[Start Data]

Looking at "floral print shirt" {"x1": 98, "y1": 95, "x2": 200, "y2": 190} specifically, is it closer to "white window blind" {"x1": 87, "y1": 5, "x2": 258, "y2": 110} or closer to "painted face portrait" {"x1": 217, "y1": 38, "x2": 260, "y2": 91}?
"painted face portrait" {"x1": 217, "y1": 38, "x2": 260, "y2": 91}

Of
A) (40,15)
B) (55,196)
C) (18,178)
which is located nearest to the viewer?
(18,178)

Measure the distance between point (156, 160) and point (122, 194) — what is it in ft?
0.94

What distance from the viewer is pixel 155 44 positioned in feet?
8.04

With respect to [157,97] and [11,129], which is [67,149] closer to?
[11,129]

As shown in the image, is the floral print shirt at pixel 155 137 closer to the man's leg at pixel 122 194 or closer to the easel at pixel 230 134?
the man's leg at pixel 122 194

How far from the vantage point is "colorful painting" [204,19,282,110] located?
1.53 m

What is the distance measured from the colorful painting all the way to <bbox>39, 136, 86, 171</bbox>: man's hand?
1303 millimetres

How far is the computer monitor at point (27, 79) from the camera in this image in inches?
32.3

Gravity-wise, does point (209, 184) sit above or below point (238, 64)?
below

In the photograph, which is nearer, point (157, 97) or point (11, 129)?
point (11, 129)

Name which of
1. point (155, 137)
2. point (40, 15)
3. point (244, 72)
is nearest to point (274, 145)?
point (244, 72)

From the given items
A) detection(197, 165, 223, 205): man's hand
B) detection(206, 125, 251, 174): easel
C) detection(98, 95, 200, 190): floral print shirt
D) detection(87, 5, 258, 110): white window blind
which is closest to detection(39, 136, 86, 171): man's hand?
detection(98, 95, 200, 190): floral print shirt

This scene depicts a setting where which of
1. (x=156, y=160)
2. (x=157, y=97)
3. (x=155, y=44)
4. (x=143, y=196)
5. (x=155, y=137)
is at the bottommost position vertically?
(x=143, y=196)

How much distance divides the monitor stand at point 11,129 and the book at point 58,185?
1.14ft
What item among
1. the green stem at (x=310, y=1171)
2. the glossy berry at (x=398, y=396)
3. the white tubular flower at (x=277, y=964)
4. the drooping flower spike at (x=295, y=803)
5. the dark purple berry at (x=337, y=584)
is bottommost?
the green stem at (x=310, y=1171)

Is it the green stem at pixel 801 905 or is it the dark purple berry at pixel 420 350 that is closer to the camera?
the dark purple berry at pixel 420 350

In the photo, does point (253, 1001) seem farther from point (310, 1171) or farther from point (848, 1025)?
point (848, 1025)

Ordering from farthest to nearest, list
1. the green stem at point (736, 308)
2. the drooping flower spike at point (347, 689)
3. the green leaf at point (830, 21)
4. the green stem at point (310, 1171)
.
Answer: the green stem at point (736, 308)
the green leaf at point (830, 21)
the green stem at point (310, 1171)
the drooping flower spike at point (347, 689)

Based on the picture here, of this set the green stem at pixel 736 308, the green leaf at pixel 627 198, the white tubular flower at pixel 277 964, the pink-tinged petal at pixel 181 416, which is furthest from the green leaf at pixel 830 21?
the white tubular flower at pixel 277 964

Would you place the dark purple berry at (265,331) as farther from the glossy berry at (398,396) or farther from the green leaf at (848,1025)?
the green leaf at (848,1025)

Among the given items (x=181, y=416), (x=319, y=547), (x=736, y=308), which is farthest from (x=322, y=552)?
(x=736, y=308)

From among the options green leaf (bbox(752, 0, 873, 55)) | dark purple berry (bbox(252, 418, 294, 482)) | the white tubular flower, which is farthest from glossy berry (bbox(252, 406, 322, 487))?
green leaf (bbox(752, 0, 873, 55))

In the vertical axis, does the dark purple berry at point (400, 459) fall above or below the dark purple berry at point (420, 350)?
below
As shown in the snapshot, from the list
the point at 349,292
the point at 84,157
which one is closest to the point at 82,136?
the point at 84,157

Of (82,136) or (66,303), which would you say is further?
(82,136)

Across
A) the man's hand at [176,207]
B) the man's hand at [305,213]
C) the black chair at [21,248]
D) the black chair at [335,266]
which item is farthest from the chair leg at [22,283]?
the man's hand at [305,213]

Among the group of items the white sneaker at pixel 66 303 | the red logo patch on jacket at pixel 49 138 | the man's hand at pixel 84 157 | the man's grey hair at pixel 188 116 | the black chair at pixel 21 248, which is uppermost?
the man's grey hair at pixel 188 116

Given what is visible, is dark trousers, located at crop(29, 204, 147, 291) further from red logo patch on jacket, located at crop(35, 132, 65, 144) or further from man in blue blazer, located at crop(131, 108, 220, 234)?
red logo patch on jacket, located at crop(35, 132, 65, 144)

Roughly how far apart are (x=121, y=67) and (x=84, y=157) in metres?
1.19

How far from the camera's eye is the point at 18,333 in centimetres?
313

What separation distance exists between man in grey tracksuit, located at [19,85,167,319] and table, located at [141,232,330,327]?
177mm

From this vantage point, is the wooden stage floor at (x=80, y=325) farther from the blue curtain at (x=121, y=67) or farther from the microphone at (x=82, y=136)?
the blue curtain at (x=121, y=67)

[End Data]

* **Work to be completed**:
Set down the entries above again, word for word.

* **Finished exercise**:
Looking at "floral print shirt" {"x1": 98, "y1": 95, "x2": 200, "y2": 190} specifically, is it closer to "white window blind" {"x1": 87, "y1": 5, "x2": 258, "y2": 110} or closer to "painted face portrait" {"x1": 217, "y1": 38, "x2": 260, "y2": 91}?
"painted face portrait" {"x1": 217, "y1": 38, "x2": 260, "y2": 91}

Of
A) (40,15)
B) (55,196)
C) (18,178)
which is located nearest to the viewer?
(18,178)

Measure the distance between point (156, 160) and point (122, 194) — what is it in ft?
0.94

What distance from the viewer is pixel 155 44 positioned in feet?
8.04

With respect to [157,97] and [11,129], which is [67,149] closer to?
[11,129]

As shown in the image, is the floral print shirt at pixel 155 137 closer to the man's leg at pixel 122 194 or closer to the easel at pixel 230 134?
the man's leg at pixel 122 194

How far from the vantage point is "colorful painting" [204,19,282,110] located?
1.53 m

What is the distance measured from the colorful painting all the way to <bbox>39, 136, 86, 171</bbox>: man's hand?
1303 millimetres

How far is the computer monitor at point (27, 79) from the camera in this image in inches?
32.3

Gravity-wise, does point (209, 184) sit above or below point (238, 64)?
below

In the photograph, which is nearer, point (157, 97) or point (11, 129)?
point (11, 129)

Name which of
1. point (155, 137)
2. point (40, 15)
3. point (244, 72)
is nearest to point (274, 145)?
point (244, 72)

From the given items
A) detection(197, 165, 223, 205): man's hand
B) detection(206, 125, 251, 174): easel
C) detection(98, 95, 200, 190): floral print shirt
D) detection(87, 5, 258, 110): white window blind
which is closest to detection(39, 136, 86, 171): man's hand?
detection(98, 95, 200, 190): floral print shirt

This scene depicts a setting where which of
1. (x=156, y=160)
2. (x=157, y=97)
3. (x=155, y=44)
4. (x=143, y=196)
5. (x=155, y=137)
is at the bottommost position vertically?
(x=143, y=196)

How much distance divides the monitor stand at point 11,129 and the book at point 58,185?
1.14ft
What item among
1. the green stem at (x=310, y=1171)
2. the glossy berry at (x=398, y=396)
3. the white tubular flower at (x=277, y=964)
4. the drooping flower spike at (x=295, y=803)
5. the dark purple berry at (x=337, y=584)
is bottommost?
the green stem at (x=310, y=1171)

Is it the green stem at pixel 801 905 or is it the dark purple berry at pixel 420 350 that is closer to the camera?
the dark purple berry at pixel 420 350

In the photo, does point (253, 1001) seem farther from point (310, 1171) or farther from point (848, 1025)?
point (848, 1025)

Ordering from farthest to nearest, list
1. the green stem at point (736, 308)
2. the drooping flower spike at point (347, 689)
3. the green leaf at point (830, 21)
4. the green stem at point (310, 1171)
.
Answer: the green stem at point (736, 308)
the green leaf at point (830, 21)
the green stem at point (310, 1171)
the drooping flower spike at point (347, 689)

Based on the picture here, of this set the green stem at pixel 736 308, the green leaf at pixel 627 198, the white tubular flower at pixel 277 964, the pink-tinged petal at pixel 181 416, which is furthest from the green leaf at pixel 830 21?
the white tubular flower at pixel 277 964

Would you place the dark purple berry at (265,331) as farther from the glossy berry at (398,396) or farther from the green leaf at (848,1025)?
the green leaf at (848,1025)

Among the given items (x=181, y=416), (x=319, y=547), (x=736, y=308), which is farthest from (x=322, y=552)?
(x=736, y=308)

From among the options green leaf (bbox(752, 0, 873, 55)) | dark purple berry (bbox(252, 418, 294, 482)) | the white tubular flower, which is farthest from glossy berry (bbox(252, 406, 322, 487))?
green leaf (bbox(752, 0, 873, 55))

In the vertical axis, does the dark purple berry at point (400, 459) fall above or below the dark purple berry at point (420, 350)?
below
As shown in the snapshot, from the list
the point at 349,292
the point at 84,157
which one is closest to the point at 82,136?
the point at 84,157

Of (82,136) or (66,303), which would you say is further?
(82,136)

Across
A) the man's hand at [176,207]
B) the man's hand at [305,213]
C) the black chair at [21,248]
D) the black chair at [335,266]
which item is farthest from the chair leg at [22,283]?
the man's hand at [305,213]

Among the group of items the white sneaker at pixel 66 303 | the red logo patch on jacket at pixel 49 138 | the man's hand at pixel 84 157 | the man's grey hair at pixel 188 116 | the black chair at pixel 21 248, which is uppermost?
the man's grey hair at pixel 188 116

Given what is visible, is dark trousers, located at crop(29, 204, 147, 291) further from red logo patch on jacket, located at crop(35, 132, 65, 144) or further from man in blue blazer, located at crop(131, 108, 220, 234)?
red logo patch on jacket, located at crop(35, 132, 65, 144)

Roughly how far apart are (x=121, y=67) and (x=84, y=157) in metres?
1.19

How far from the camera's eye is the point at 18,333 in centimetres?
313

What separation distance exists between man in grey tracksuit, located at [19,85,167,319] and table, located at [141,232,330,327]?
177mm

From this vantage point, is the wooden stage floor at (x=80, y=325) farther from the blue curtain at (x=121, y=67) or farther from the microphone at (x=82, y=136)?
the blue curtain at (x=121, y=67)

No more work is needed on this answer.